Again, that is just how it *could *be - as I'm not very well informed about Semitic languages it might well be different.

Anyway, I hope you see how it would *indeed *be possible in theory for B2 being *much *closer to B1 than any other language even though B1's closest relative would be C.
I don't see how anybody could argue in the case of Maltese that it were closer to (standard or eastern dialects of) Arabic than Maghrebine Arabic, based on what I read about this on Wikipedia. So if I didn't get this wrong then Maltese indeed should be the closest sibling to Maghrebine Arabic which itself should have either classical Arabic or a Mashriq dialect (or a mix of both?) as its closest relative

*) Possibly in a substratum/superstratum relationship, or any other (loan relationship, mixed dialects, whatever).


----------



## Arabus

What about the other end of "Indo-European," the "Indo-?" Isn't it racist to call Iranian, Armenian, Anatolian, etc. all Indo-? I think no body has complained about that, but they have complained about the Germanic end of the term. I am not a fan of racism, but I think it is racist to always think racism whenever we see the word German. Does national pride, for example, mean racism? Maybe the ones who coined that term were happy about being German, not necessarily racist. Do you know that in many Arabic books the word Semitic is not used at all: they call Semitic languages the "Arabic languages," based on the fact that they originated in Arabia.


----------



## Arabus

Wadi Hanifa said:


> Well, leaving aside your strawman, can you tell us what your definition of mutual intelligibility is?  Is the speech of a midwestern American mutually intelligible with cockney for example?



As I have told you, when you have somebody who can understand you (a Moroccan person) but you can't understand them, this means two clear things:


Your dialects are not mutually intelligible.
The other person has learned your dialect.
This is what I am talking about-- we learn the dialects and this is why we understand them. Because we don't learn Moroccan, we don't understand it; but Moroccans still understand us because they learn our dialects.

I would say Syrian is mutually intelligible with Egyptian if the following is possible to happen-- an illiterate man born in a village in Syria and never exposed to Standard Arabic or any media can understand Egyptian. Do you think there is any chance that this happens? Of course not. As I have already said, I've seen many Egyptians who can't understand Syrian even though they were taught MSA.

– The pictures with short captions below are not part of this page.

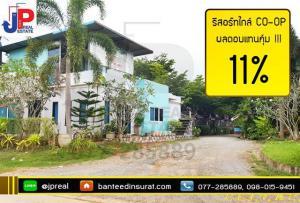 โรงแรม 13500000 สุราษฎร์ธานี พุนพิน หัวเตย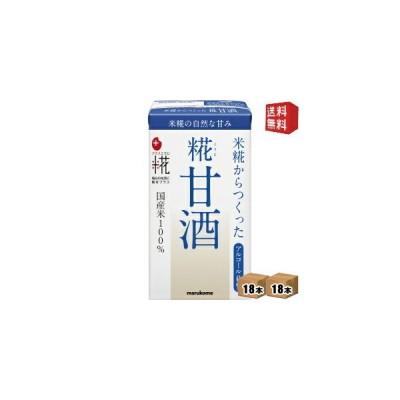 送料無料 【LL紙パックタイプ】マルコメ プラス糀 米糀からつくった甘酒 125ml紙パック 36本(18本×2ケース)
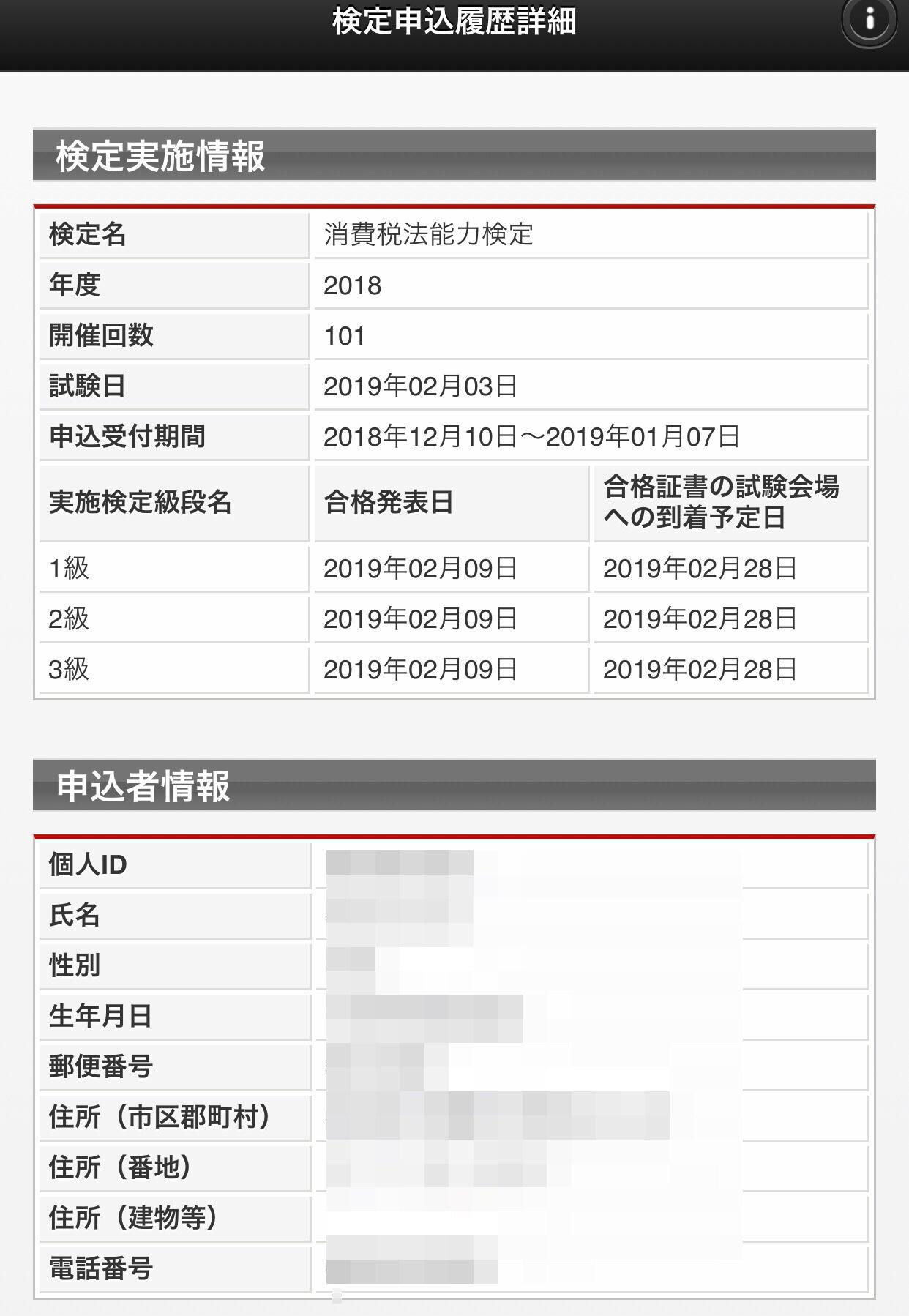 全国経理教育協会の検定申込履歴詳細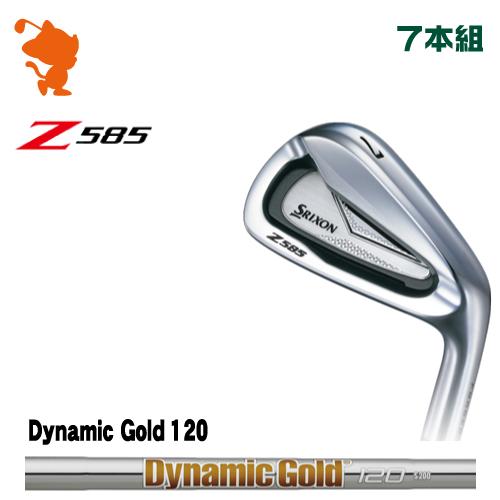ダンロップ スリクソン Z585 アイアンDUNLOP SRIXON Z585 IRON 7本組Dynamic Gold 120 スチールシャフトメーカーカスタム 日本正規品
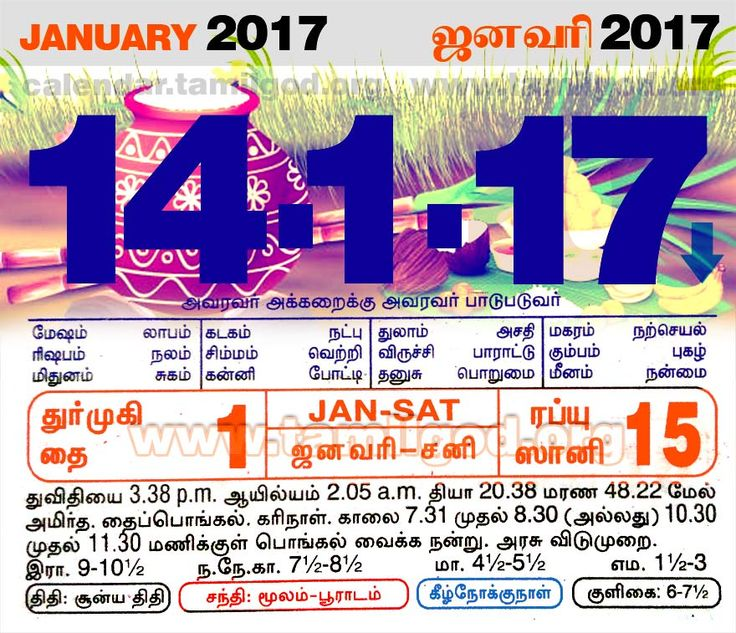 Tamil daily calendar for the day 14/01/2017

We all are fluent in MSA, and everyone of us gets exposed to a couple of other dialects in childhood (especially in a country like Saudi Arabia), so no wonder that we can learn any new dialect quiet fast that we actually don't realize that we're learning it.


----------



## sokol

Arabus said:


> What about the other end of "Indo-European," the "Indo-?"


Well, the idea was, with Indo-European, to name the family about the two branches which are spoken furthest east (= Indo-Aryan) and the furthes west (= European).
"Indo-*Germanic"* put much emphasis on Germanic languages even though the most distant rather were Celtic languages geographically, and also as Nazis used "Indogermanic" excessively this name now is coming slowly out of use (some older comparative linguists still use it). The term "Indo-Germanic" as such of course was coined long before the Nazi era and isn't a Nazi term as such, only one that has become instrumentalised by them.

But please keep it on topic, and let us return to *Arabic*. 


Arabus said:


> Do you know that in many Arabic books the word Semitic is not used at all: they call Semitic languages the "Arabic languages," based on the fact that they originated in Arabia.


Interesting. No, I didn't know that, and by the way this of course is misleading as Akkadian, to give but one example, of course is not (and never was) Arabic.


----------



## Frank06

Arabus said:


> What about the other end of "Indo-European," the "Indo-?" Isn't it racist to call Iranian, Armenian, Anatolian, etc. all Indo-?


Nope, because both the Indo and the European refer the location. And nope, this term didn't get adjusted when Tocharian A and B were found to Sino-Indo-European for rather obvious reasons. But maybe it's racist to put Indo before European and not the other way round (I think we can go on like this ad absurdum).



> I think no body has complained about that, but they have only complained about the Germanic end of the term. I am not a fan of racism, but I think it is racist to always think racism whenever we see the word German. Does national pride, for example, mean racism? Maybe the ones who coined that term were happy about being German, not necessarily racist.


_Germanic_ and _germanish_ refer to the Germani, not to the Germans.



> Do you know that in many Arabic books the word Semitic is not used at all: they call Semitic languages the "Arabic languages," based on the fact that they originated in Arabia.


Okay, back on topic (more or less).
But in order not to waste too much time on semantic games, as earlier in this thread, what do you exactly mean by "Arabia"?


Frank


----------



## clevermizo

Arabus said:


> Do you know that in many Arabic books the word Semitic is not used at all: they call Semitic languages the "Arabic languages," based on the fact that they originated in Arabia.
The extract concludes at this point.